**Required task**
Rewrite the material below, replacing every "tractor grille" with "front grille" and changing nothing else.

**Dataset rows**
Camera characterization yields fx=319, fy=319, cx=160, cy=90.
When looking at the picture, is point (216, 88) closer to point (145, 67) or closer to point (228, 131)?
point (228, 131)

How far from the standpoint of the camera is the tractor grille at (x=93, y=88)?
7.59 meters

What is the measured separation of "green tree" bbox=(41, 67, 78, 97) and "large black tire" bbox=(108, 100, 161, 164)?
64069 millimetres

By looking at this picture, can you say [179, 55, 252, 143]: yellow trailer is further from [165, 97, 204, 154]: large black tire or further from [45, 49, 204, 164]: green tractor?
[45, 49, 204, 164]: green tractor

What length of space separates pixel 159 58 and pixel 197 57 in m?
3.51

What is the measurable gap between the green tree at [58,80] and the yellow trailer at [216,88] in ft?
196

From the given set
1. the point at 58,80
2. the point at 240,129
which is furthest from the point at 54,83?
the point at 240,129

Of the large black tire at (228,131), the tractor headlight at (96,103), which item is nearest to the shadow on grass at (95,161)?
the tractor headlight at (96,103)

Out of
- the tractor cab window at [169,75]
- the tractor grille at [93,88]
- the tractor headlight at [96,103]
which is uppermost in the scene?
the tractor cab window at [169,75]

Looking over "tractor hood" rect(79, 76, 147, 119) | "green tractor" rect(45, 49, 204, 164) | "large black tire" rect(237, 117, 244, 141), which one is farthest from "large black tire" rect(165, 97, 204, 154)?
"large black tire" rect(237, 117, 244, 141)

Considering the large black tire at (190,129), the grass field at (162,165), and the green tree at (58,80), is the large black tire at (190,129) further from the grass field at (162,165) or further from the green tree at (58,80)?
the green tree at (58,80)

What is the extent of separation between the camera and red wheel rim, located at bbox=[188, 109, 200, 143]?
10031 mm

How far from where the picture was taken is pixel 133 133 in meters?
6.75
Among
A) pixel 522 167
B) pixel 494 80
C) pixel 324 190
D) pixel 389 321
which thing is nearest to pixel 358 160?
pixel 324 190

**Task solution**
Camera characterization yields fx=319, fy=319, cx=160, cy=90.
When looking at the picture, is point (216, 88) closer to point (145, 67) or closer to point (228, 131)?
point (228, 131)

How far from the standpoint of the camera is the front grille at (x=93, y=88)?
7.59 meters

What is the measured separation of "green tree" bbox=(41, 67, 78, 97) and "large black tire" bbox=(108, 100, 161, 164)?
64069 millimetres

By looking at this picture, can you say [179, 55, 252, 143]: yellow trailer is further from [165, 97, 204, 154]: large black tire or further from [45, 49, 204, 164]: green tractor?
[45, 49, 204, 164]: green tractor

What length of space separates pixel 159 58 and pixel 197 57 in m?
3.51

What is the measurable gap between the green tree at [58,80] and the yellow trailer at [216,88] in ft?
196

From the given set
1. the point at 58,80
2. the point at 240,129
which is furthest from the point at 54,83?
the point at 240,129

Of the large black tire at (228,131), the tractor headlight at (96,103), which item is nearest to the shadow on grass at (95,161)?
the tractor headlight at (96,103)

Out of
- the tractor cab window at [169,75]
- the front grille at [93,88]
- the tractor headlight at [96,103]
which is uppermost in the scene?
the tractor cab window at [169,75]

Looking over "tractor hood" rect(79, 76, 147, 119) | "green tractor" rect(45, 49, 204, 164) | "large black tire" rect(237, 117, 244, 141), which one is farthest from "large black tire" rect(165, 97, 204, 154)?
"large black tire" rect(237, 117, 244, 141)

Considering the large black tire at (190,129), the grass field at (162,165), and the green tree at (58,80), is the large black tire at (190,129) further from the grass field at (162,165) or further from the green tree at (58,80)?
the green tree at (58,80)

What is the extent of separation between the camera and red wheel rim, located at bbox=[188, 109, 200, 143]?
10031 mm

How far from where the picture was taken is pixel 133 133 in meters?
6.75
Among
A) pixel 522 167
B) pixel 494 80
C) pixel 324 190
D) pixel 389 321
which thing is nearest to pixel 358 160?
pixel 324 190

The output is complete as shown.